* TASK DETAILS
Output all of the data below without changing a word, and exclude the pictures.

* RECORDS FOR PROCESSING
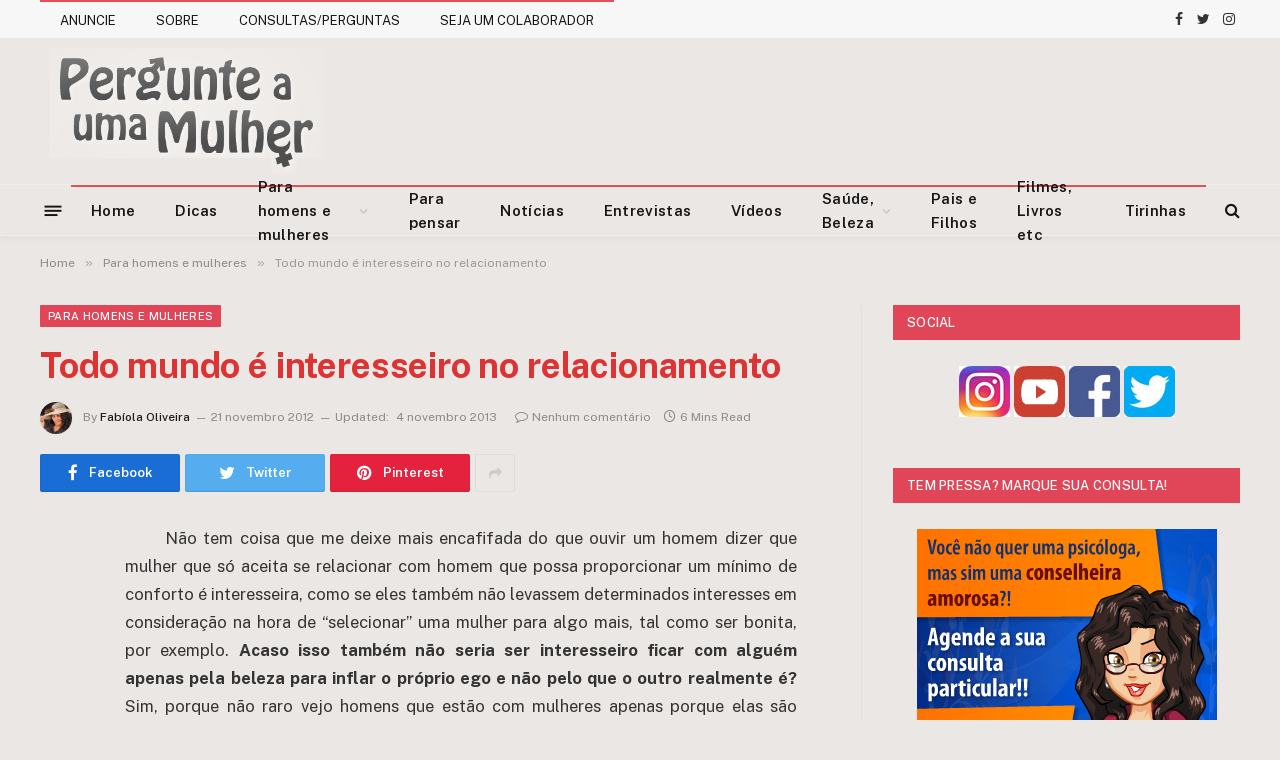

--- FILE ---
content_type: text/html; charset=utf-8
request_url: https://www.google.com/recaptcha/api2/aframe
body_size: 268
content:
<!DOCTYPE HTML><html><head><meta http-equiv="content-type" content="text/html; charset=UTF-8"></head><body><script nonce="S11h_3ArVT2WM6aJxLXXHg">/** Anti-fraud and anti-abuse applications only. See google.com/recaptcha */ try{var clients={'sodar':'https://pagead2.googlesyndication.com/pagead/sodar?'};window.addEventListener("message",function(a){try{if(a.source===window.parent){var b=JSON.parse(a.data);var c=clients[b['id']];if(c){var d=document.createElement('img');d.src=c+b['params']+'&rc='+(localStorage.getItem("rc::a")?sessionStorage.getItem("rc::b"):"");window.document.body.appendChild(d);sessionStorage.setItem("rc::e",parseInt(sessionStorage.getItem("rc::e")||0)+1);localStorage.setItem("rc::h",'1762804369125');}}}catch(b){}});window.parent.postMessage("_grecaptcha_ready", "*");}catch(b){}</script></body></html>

* SOLUTION
--- FILE ---
content_type: text/html; charset=utf-8
request_url: https://www.google.com/recaptcha/api2/aframe
body_size: 268
content:
<!DOCTYPE HTML><html><head><meta http-equiv="content-type" content="text/html; charset=UTF-8"></head><body><script nonce="S11h_3ArVT2WM6aJxLXXHg">/** Anti-fraud and anti-abuse applications only. See google.com/recaptcha */ try{var clients={'sodar':'https://pagead2.googlesyndication.com/pagead/sodar?'};window.addEventListener("message",function(a){try{if(a.source===window.parent){var b=JSON.parse(a.data);var c=clients[b['id']];if(c){var d=document.createElement('img');d.src=c+b['params']+'&rc='+(localStorage.getItem("rc::a")?sessionStorage.getItem("rc::b"):"");window.document.body.appendChild(d);sessionStorage.setItem("rc::e",parseInt(sessionStorage.getItem("rc::e")||0)+1);localStorage.setItem("rc::h",'1762804369125');}}}catch(b){}});window.parent.postMessage("_grecaptcha_ready", "*");}catch(b){}</script></body></html>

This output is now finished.